[The request]: Reproduce the listing below word for word, omitting the pictures.

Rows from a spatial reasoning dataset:
----

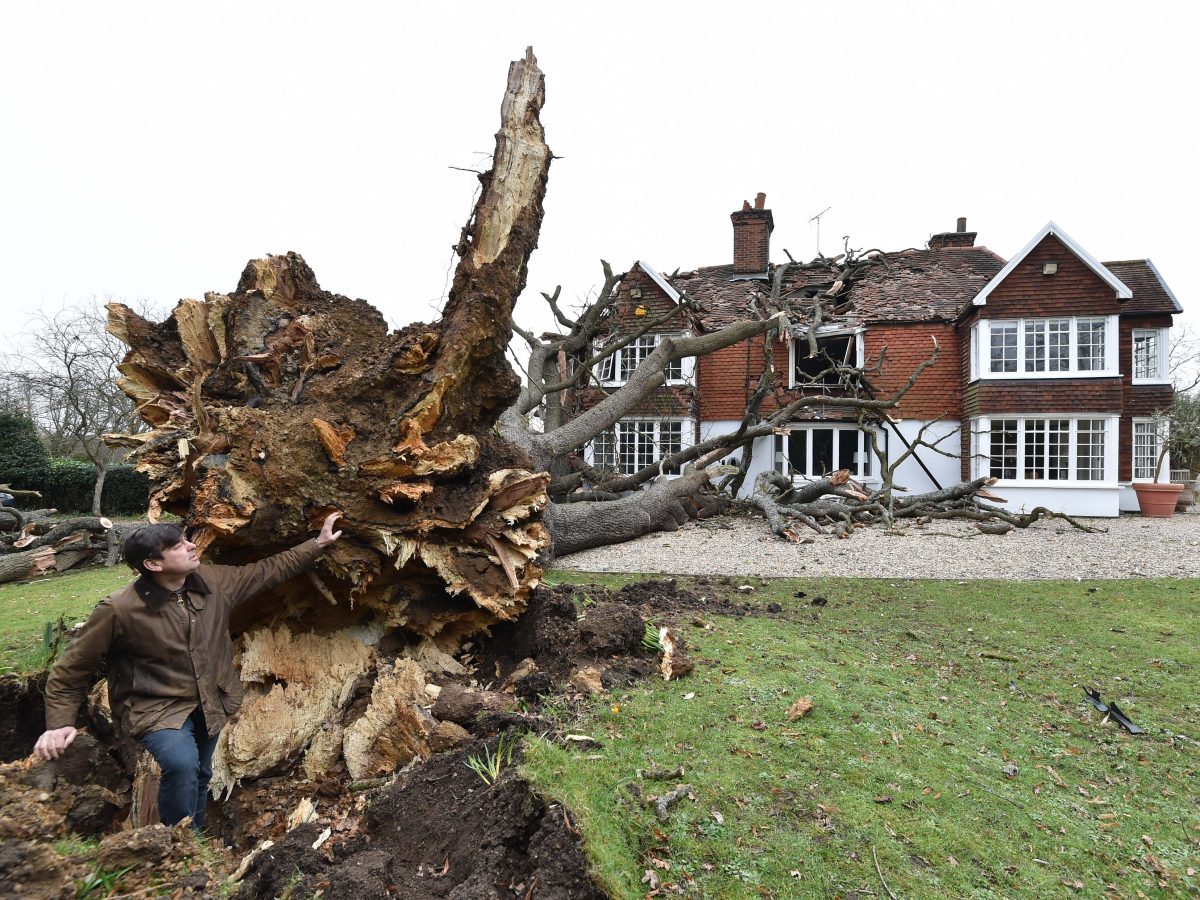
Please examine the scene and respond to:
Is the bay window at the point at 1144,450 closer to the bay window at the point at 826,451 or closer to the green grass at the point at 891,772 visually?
the bay window at the point at 826,451

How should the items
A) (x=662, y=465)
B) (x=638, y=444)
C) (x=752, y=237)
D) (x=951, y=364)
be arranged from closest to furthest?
(x=662, y=465) < (x=951, y=364) < (x=638, y=444) < (x=752, y=237)

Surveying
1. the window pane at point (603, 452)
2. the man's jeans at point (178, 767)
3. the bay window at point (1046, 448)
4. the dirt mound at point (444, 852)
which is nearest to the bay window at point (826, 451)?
the bay window at point (1046, 448)

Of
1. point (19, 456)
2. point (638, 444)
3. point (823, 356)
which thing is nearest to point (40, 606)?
point (638, 444)

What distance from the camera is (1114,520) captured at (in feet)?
50.1

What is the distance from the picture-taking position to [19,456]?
61.5 feet

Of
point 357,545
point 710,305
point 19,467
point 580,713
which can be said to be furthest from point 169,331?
point 19,467

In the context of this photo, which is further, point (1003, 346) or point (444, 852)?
point (1003, 346)

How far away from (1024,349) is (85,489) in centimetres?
2756

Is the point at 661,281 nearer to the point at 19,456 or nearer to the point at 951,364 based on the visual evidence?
the point at 951,364

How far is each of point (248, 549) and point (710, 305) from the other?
18869mm

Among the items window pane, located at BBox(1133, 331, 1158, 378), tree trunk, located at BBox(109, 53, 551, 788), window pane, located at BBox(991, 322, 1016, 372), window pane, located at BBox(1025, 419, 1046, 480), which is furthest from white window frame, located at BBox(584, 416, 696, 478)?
tree trunk, located at BBox(109, 53, 551, 788)

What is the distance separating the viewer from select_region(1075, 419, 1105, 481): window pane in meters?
16.4

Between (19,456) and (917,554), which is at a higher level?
(19,456)

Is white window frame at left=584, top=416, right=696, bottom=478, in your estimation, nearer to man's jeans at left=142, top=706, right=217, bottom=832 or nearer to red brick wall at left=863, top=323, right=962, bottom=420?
red brick wall at left=863, top=323, right=962, bottom=420
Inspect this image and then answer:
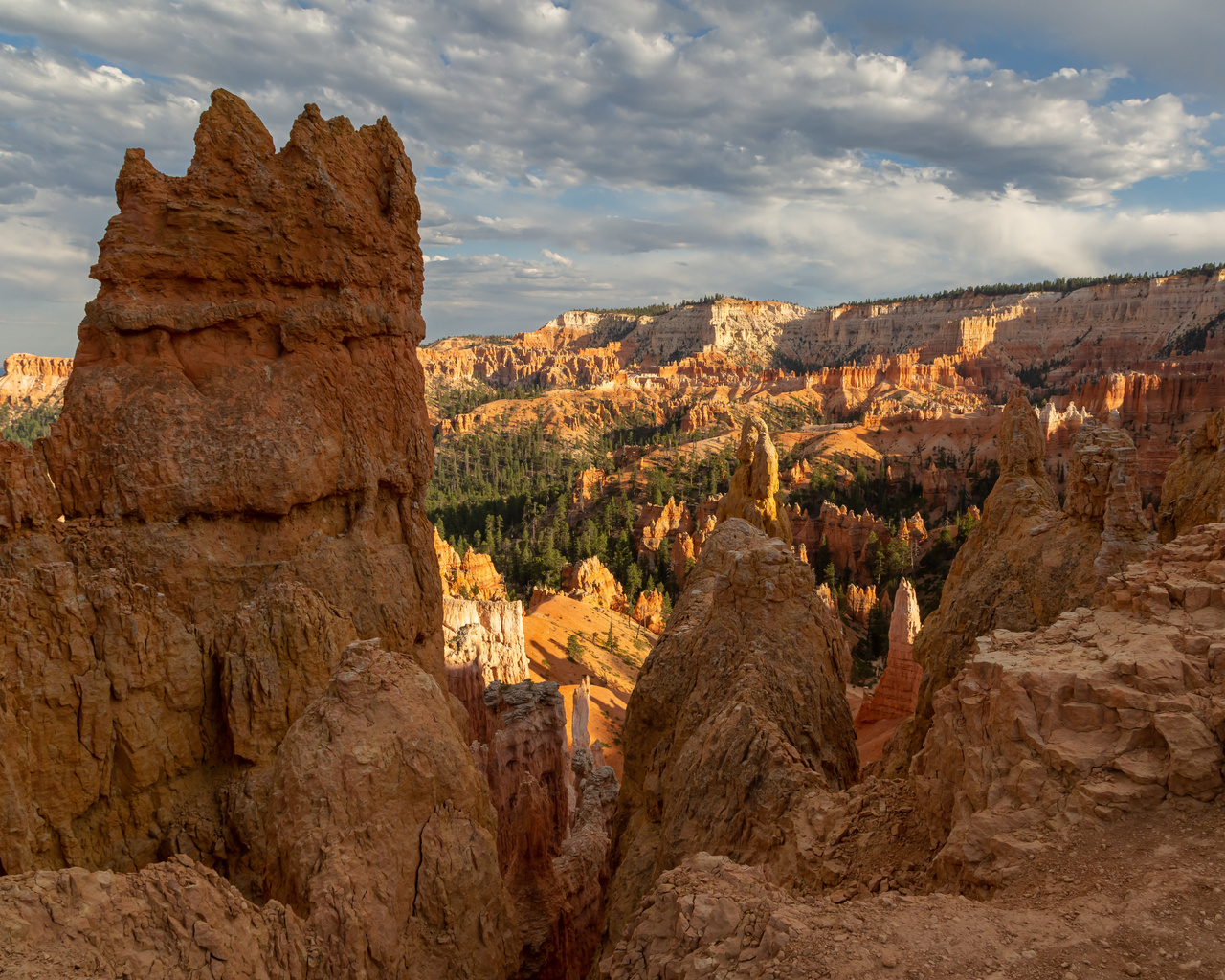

----

[Written answer]:
Please examine the scene and respond to:
Is the bay window at the point at 1144,450 closer to the bay window at the point at 826,451 or closer to the green grass at the point at 891,772 visually?
the bay window at the point at 826,451

How should the items
A) (x=662, y=465)
B) (x=638, y=444)
C) (x=752, y=237)
D) (x=951, y=364)
be arranged from closest to furthest?
(x=662, y=465) < (x=951, y=364) < (x=638, y=444) < (x=752, y=237)

Surveying
1. the window pane at point (603, 452)
2. the man's jeans at point (178, 767)
3. the bay window at point (1046, 448)
4. the dirt mound at point (444, 852)
which is nearest to the bay window at point (826, 451)?
the bay window at point (1046, 448)

Of
1. point (19, 456)
2. point (638, 444)
3. point (823, 356)
which thing is nearest to point (40, 606)?
point (638, 444)

What distance from the camera is (1114,520) captured at (in feet)?
50.1

What is the distance from the picture-taking position to [19,456]?
61.5 feet

Of
point 357,545
point 710,305
point 19,467
point 580,713
which can be said to be furthest from point 169,331?
point 19,467

In the context of this photo, which is further, point (1003, 346) or point (444, 852)?
point (1003, 346)

How far away from (1024,349) is (85,489) in centimetres?
2756

Is the point at 661,281 nearer to the point at 19,456 or nearer to the point at 951,364 based on the visual evidence?
the point at 951,364

How far is each of point (248, 549) and point (710, 305) from the other?
18869mm

Among the items window pane, located at BBox(1133, 331, 1158, 378), tree trunk, located at BBox(109, 53, 551, 788), window pane, located at BBox(991, 322, 1016, 372), window pane, located at BBox(1025, 419, 1046, 480), which is furthest from white window frame, located at BBox(584, 416, 696, 478)?
tree trunk, located at BBox(109, 53, 551, 788)

What is the distance separating the viewer from select_region(1075, 419, 1105, 481): window pane in meters?
16.4

Between (19,456) and (917,554), which is at a higher level?
(19,456)

Is white window frame at left=584, top=416, right=696, bottom=478, in your estimation, nearer to man's jeans at left=142, top=706, right=217, bottom=832 or nearer to red brick wall at left=863, top=323, right=962, bottom=420?
red brick wall at left=863, top=323, right=962, bottom=420
Inspect this image and then answer:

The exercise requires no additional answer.